** WORK REQUIRED **
Reproduce the listing below from the line with "Discovered by Find" to the line with "Mature women and", both lines included, character for character, minus any pictures.

** EXCERPTED RECORDS **

━━━━━━━━━━

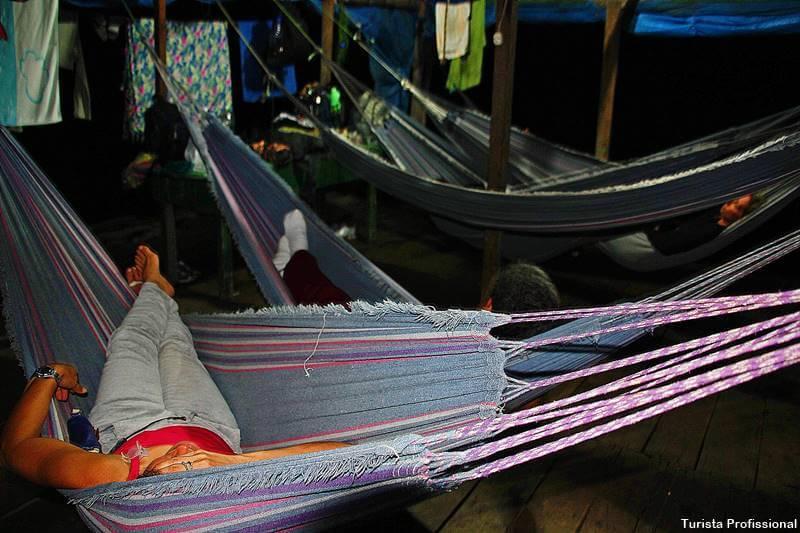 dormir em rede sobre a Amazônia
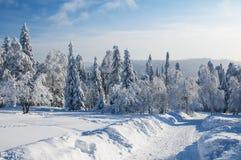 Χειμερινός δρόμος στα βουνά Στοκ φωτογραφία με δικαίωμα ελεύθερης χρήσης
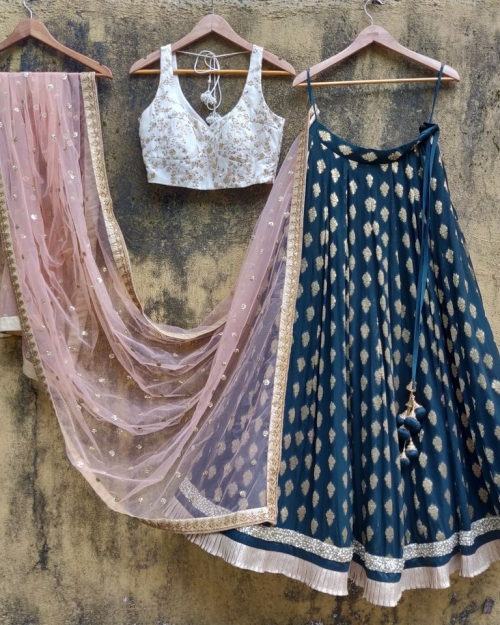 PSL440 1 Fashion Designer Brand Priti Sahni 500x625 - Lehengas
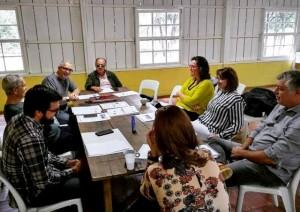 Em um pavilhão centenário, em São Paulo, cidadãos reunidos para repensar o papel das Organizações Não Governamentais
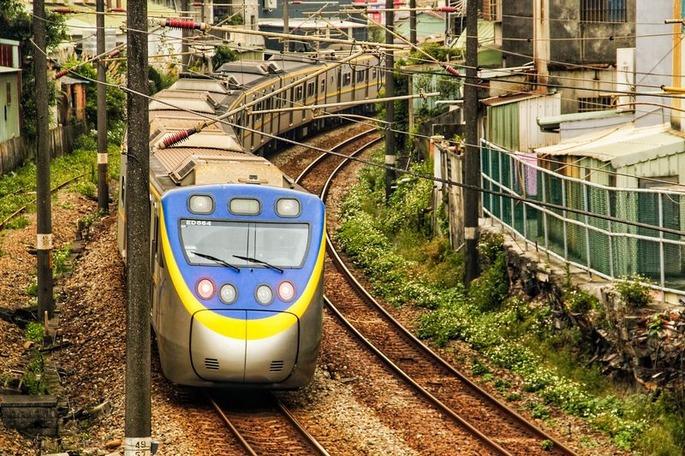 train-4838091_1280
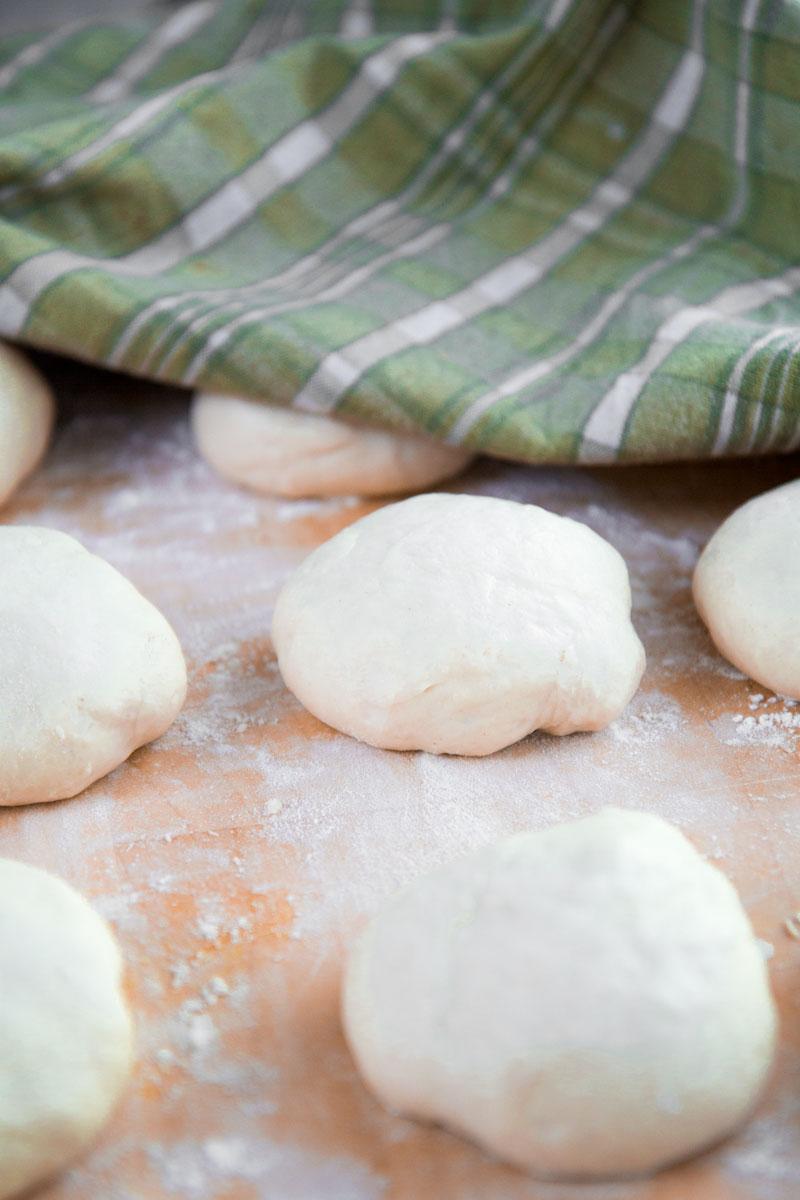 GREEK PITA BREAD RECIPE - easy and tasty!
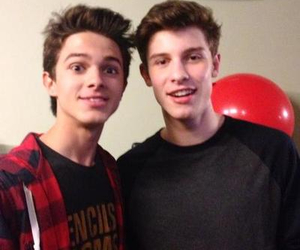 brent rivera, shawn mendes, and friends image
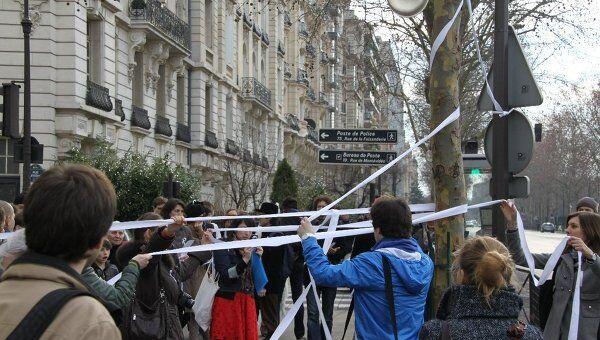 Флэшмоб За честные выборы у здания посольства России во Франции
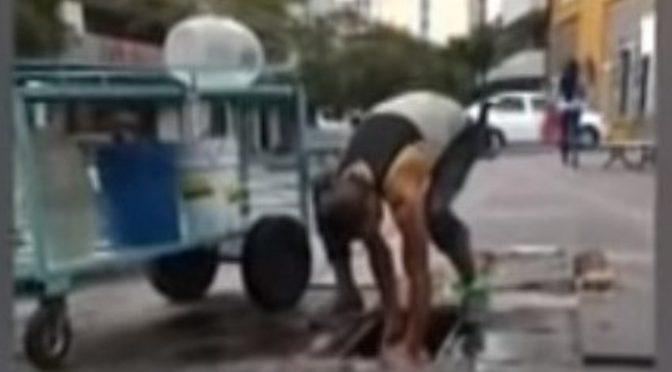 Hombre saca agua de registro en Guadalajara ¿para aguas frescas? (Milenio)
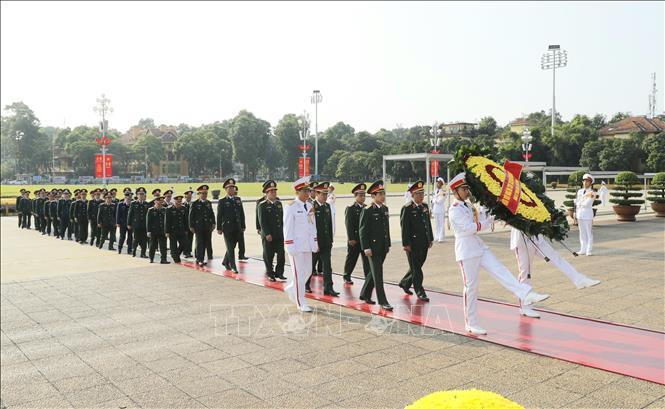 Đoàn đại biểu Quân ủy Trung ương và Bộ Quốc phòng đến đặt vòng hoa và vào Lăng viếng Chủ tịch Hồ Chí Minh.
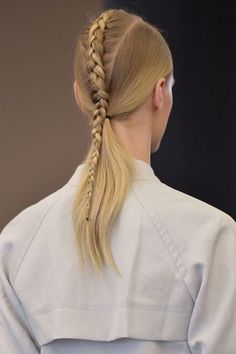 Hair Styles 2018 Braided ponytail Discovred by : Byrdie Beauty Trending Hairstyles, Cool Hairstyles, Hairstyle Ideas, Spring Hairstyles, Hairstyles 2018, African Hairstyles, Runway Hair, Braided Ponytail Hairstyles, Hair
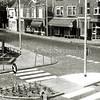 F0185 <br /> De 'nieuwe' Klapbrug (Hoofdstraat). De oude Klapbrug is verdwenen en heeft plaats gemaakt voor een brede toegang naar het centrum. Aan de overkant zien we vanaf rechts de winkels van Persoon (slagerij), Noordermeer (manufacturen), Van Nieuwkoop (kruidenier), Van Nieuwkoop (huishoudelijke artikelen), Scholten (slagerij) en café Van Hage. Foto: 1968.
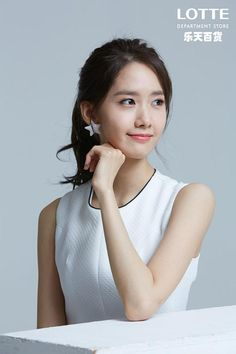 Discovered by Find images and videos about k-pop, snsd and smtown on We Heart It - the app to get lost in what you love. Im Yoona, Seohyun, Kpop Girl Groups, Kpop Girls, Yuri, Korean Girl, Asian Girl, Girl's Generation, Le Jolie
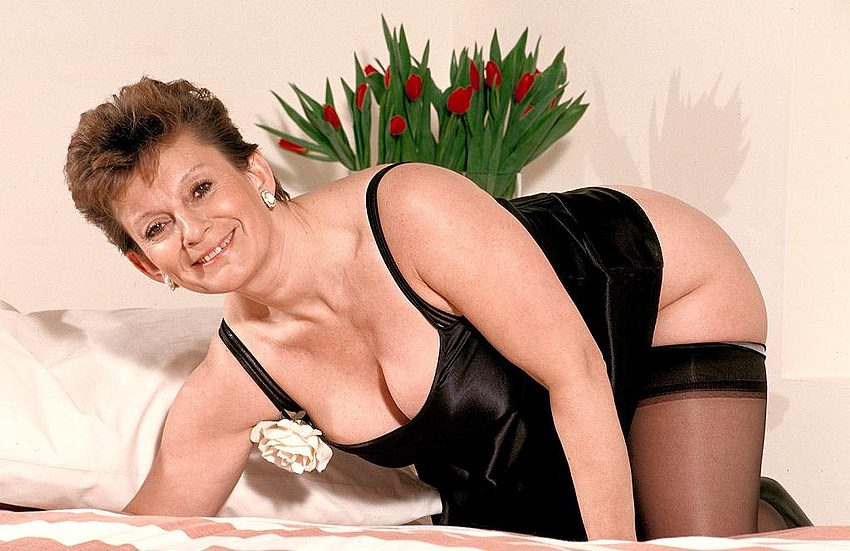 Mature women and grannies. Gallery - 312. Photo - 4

━━━━━━━━━━

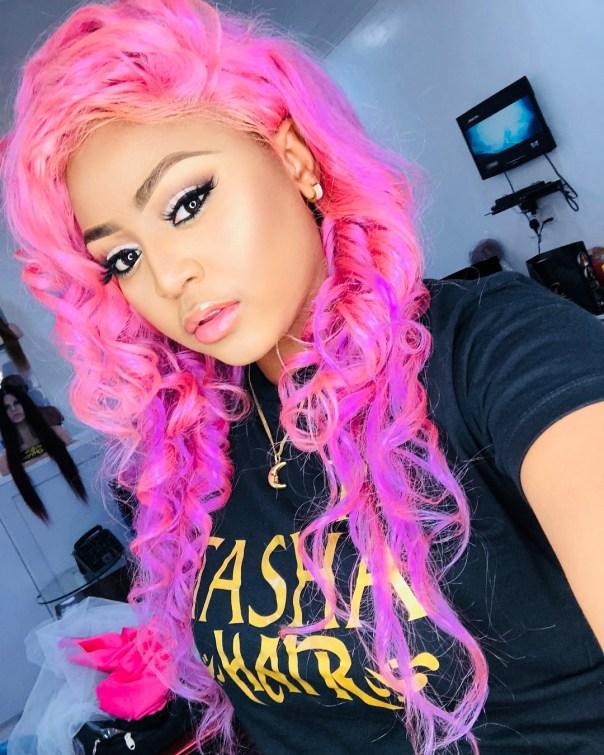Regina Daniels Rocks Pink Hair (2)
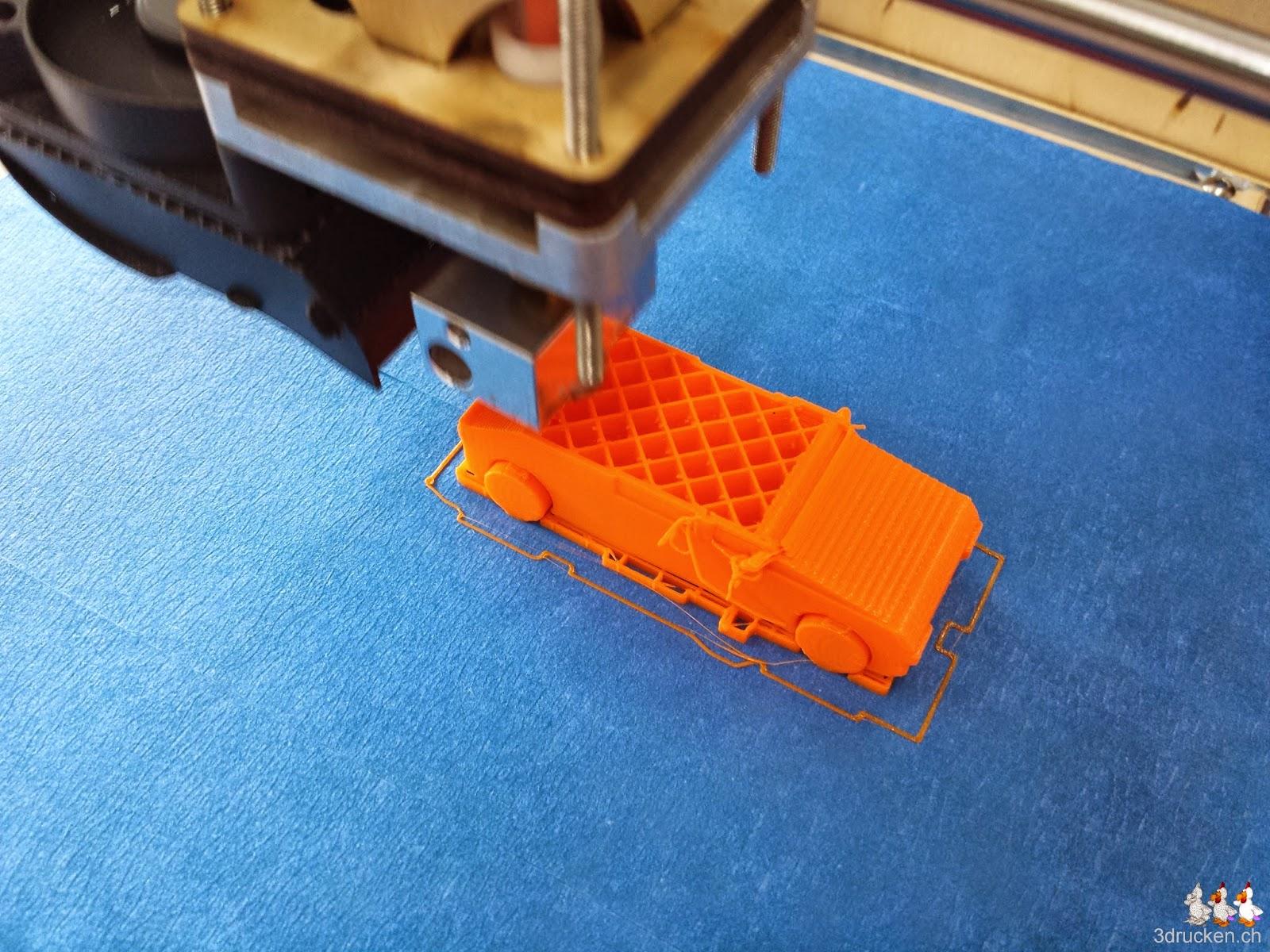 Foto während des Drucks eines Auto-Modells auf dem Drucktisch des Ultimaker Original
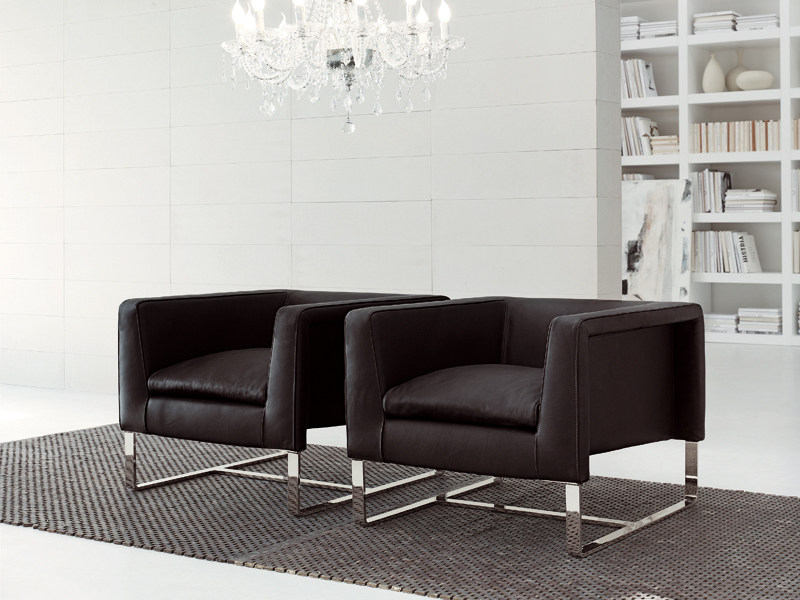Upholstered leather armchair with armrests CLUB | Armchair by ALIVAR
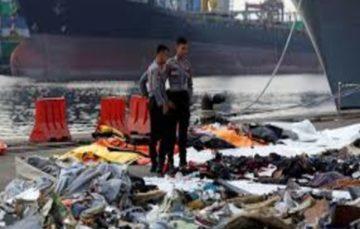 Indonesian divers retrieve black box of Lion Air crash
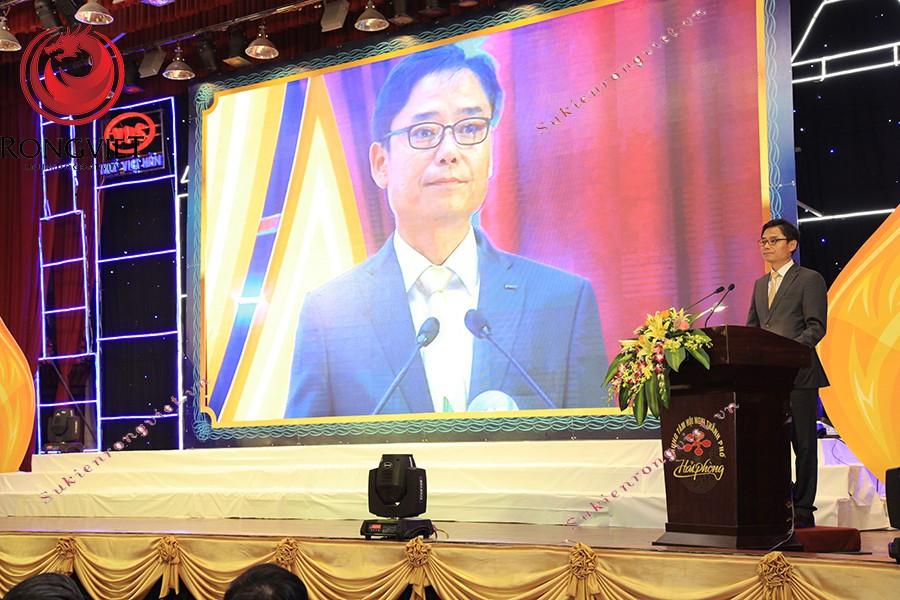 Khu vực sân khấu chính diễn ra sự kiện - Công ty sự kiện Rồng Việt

━━━━━━━━━━

** SOLUTION TO THIS PROBLEM **
 Discovered by Find images and videos about k-pop, snsd and smtown on We Heart It - the app to get lost in what you love. Im Yoona, Seohyun, Kpop Girl Groups, Kpop Girls, Yuri, Korean Girl, Asian Girl, Girl's Generation, Le Jolie
 Mature women and grannies. Gallery - 312. Photo - 4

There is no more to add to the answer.